[Bug 2083008] Re: Enabling HW offloading to Mellanox cards causing packets storm and switch overloading
Danilo Egea Gondolfo
2083008 at bugs.launchpad.net
Wed Oct 2 13:18:53 UTC 2024
** Changed in: netplan
Status: New => In Progress
** Also affects: netplan.io (Ubuntu)
Importance: Undecided
Status: New
** Also affects: netplan.io (Ubuntu Jammy)
Importance: Undecided
Status: New
--
You received this bug notification because you are a member of Ubuntu
Foundations Bugs, which is subscribed to netplan.io in Ubuntu.

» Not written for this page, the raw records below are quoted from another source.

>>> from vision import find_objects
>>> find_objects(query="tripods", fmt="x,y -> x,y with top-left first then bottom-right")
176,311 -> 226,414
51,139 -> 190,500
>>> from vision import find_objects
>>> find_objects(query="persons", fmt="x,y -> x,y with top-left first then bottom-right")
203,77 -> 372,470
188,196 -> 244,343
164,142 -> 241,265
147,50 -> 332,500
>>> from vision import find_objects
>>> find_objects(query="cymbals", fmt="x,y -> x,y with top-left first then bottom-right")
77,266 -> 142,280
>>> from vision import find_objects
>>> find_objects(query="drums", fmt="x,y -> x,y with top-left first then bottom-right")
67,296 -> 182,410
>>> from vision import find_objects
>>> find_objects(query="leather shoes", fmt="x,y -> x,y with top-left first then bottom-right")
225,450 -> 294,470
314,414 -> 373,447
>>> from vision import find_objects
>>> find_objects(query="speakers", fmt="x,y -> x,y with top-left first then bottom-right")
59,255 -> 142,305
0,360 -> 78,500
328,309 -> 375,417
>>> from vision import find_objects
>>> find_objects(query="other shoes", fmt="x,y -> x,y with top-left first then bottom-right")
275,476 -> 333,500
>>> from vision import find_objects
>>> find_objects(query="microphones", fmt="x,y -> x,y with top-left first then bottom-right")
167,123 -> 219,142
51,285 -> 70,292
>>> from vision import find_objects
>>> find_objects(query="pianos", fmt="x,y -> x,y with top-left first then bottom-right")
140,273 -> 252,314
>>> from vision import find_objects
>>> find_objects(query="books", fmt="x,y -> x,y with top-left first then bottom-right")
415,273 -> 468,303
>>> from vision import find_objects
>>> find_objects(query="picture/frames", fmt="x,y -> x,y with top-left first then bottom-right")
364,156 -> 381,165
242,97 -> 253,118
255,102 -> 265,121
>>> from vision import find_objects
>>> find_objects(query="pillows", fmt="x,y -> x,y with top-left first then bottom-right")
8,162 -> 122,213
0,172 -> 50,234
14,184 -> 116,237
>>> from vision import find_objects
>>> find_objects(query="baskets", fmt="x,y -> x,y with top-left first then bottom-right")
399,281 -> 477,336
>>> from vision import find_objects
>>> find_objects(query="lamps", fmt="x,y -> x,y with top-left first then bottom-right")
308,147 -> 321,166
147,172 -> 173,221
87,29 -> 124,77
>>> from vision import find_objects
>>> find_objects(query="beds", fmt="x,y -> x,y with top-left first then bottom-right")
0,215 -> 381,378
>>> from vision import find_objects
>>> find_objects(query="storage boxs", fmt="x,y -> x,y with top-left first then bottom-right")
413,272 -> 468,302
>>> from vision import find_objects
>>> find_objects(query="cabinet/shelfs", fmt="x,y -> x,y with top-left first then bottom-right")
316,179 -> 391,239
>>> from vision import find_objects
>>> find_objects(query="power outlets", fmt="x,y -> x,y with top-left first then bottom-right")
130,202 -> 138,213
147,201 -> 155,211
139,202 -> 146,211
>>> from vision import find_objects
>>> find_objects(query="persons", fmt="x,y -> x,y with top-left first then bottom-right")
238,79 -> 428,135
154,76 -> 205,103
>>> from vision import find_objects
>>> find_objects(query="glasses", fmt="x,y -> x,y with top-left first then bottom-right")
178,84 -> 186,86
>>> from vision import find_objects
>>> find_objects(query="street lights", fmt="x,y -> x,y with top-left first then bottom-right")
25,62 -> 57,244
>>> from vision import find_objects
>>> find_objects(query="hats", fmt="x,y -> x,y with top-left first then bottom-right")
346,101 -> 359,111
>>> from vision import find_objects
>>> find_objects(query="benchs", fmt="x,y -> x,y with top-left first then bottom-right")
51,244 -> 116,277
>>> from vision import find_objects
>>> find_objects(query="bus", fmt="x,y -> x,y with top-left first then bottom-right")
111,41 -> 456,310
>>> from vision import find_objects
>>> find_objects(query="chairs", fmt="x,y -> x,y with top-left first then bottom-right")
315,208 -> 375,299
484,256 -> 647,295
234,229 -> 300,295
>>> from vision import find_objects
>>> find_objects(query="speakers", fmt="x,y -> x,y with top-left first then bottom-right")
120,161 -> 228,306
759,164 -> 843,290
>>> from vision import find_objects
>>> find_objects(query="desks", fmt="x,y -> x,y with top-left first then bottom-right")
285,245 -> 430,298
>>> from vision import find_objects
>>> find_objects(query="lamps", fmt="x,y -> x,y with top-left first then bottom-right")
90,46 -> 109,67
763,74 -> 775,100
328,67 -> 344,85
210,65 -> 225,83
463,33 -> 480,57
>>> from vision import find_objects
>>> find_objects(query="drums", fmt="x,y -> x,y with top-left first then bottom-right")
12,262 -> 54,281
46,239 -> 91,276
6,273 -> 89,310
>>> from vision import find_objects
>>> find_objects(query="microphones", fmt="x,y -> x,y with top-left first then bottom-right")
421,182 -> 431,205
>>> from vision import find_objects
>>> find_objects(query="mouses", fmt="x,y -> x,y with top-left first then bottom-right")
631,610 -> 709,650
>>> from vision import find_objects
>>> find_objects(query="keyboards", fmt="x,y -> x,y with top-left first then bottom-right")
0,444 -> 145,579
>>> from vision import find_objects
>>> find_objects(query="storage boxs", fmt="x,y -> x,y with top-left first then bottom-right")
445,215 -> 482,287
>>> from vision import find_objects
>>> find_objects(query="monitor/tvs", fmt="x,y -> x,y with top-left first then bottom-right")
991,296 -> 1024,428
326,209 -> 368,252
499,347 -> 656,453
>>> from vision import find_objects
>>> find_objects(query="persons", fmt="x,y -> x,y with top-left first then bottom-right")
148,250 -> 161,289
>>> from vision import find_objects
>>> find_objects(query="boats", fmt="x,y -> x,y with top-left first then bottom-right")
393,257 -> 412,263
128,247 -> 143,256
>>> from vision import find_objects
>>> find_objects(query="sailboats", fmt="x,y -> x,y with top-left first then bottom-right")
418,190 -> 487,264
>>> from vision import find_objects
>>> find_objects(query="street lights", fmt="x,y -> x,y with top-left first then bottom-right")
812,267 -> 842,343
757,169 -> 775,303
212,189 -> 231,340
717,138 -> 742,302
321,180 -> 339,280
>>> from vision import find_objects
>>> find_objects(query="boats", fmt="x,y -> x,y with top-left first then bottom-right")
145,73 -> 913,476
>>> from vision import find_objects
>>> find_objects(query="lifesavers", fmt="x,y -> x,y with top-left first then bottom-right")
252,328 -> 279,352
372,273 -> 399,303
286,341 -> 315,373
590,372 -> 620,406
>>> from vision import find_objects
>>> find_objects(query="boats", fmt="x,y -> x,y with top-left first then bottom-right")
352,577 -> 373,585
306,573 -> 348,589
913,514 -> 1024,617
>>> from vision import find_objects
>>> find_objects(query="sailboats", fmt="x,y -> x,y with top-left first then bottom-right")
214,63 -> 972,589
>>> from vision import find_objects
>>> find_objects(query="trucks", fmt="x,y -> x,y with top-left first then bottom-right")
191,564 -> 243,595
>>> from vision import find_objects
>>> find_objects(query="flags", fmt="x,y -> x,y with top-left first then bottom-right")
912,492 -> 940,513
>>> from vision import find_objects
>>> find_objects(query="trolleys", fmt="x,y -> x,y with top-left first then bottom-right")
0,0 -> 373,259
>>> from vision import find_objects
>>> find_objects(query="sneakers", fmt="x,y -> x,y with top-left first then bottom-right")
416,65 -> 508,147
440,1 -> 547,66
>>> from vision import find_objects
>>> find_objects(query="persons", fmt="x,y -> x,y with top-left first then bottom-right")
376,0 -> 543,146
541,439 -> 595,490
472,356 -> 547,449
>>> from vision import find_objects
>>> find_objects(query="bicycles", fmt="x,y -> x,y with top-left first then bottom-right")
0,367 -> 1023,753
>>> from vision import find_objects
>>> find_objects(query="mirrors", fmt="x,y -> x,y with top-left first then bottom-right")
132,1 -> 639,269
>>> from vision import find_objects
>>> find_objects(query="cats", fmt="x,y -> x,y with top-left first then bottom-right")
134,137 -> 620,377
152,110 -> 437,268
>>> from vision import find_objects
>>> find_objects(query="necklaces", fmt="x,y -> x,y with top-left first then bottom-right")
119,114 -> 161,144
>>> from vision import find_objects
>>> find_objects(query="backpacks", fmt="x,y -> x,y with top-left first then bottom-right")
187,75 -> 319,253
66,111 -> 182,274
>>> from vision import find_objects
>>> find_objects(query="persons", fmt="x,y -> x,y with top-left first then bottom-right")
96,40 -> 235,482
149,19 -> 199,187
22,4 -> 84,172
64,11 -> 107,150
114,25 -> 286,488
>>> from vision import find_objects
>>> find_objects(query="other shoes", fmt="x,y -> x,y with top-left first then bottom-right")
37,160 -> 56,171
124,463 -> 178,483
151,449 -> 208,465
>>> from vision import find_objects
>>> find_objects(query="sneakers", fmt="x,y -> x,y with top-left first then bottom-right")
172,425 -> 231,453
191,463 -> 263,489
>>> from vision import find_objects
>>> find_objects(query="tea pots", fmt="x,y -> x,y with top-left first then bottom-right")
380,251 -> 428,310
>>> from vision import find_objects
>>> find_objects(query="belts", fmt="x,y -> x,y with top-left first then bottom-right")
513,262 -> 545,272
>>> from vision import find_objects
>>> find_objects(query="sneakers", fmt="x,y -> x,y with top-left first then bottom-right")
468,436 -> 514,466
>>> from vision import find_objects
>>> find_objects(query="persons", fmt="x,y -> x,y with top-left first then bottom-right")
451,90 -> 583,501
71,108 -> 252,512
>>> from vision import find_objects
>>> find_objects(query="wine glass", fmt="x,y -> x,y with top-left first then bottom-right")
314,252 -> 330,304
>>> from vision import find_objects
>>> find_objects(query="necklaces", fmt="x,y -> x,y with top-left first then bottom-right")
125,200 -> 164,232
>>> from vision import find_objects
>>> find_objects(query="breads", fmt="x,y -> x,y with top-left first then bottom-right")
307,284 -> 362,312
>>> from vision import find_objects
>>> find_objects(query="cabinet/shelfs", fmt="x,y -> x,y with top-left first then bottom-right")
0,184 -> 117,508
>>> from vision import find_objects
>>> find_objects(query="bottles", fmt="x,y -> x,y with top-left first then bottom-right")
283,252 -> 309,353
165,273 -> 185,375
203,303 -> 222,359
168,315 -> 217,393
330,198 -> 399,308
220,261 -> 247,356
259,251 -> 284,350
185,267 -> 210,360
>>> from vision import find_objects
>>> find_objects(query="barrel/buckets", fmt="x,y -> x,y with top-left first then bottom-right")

Matching subscriptions: foundations-bugs
https://bugs.launchpad.net/bugs/2083008
Title:
Enabling HW offloading to Mellanox cards causing packets storm and
switch overloading
Status in Netplan:
In Progress
Status in netplan.io package in Ubuntu:
New
Status in netplan.io source package in Jammy:
New
Bug description:
Ubuntu 22.04.5 HWE Kernel 6.8.0-45-generic
Mellanox ConnectX-6 Dx
Firmware: 22.41.1000 and 22.39.1002
In Openstack environment I want to activate OVN HW Offloading feature.
To do it OVN charm creates netplan file which is supposed to be
activated during the system restart, this configuration should also
ensure bonding and VF LAG using Mellanox card:
sudo cat /etc/netplan/150-charm-ovn.yaml
###############################################################################
# [ WARNING ]
# Configuration file maintained by Juju. Local changes may be overwritten.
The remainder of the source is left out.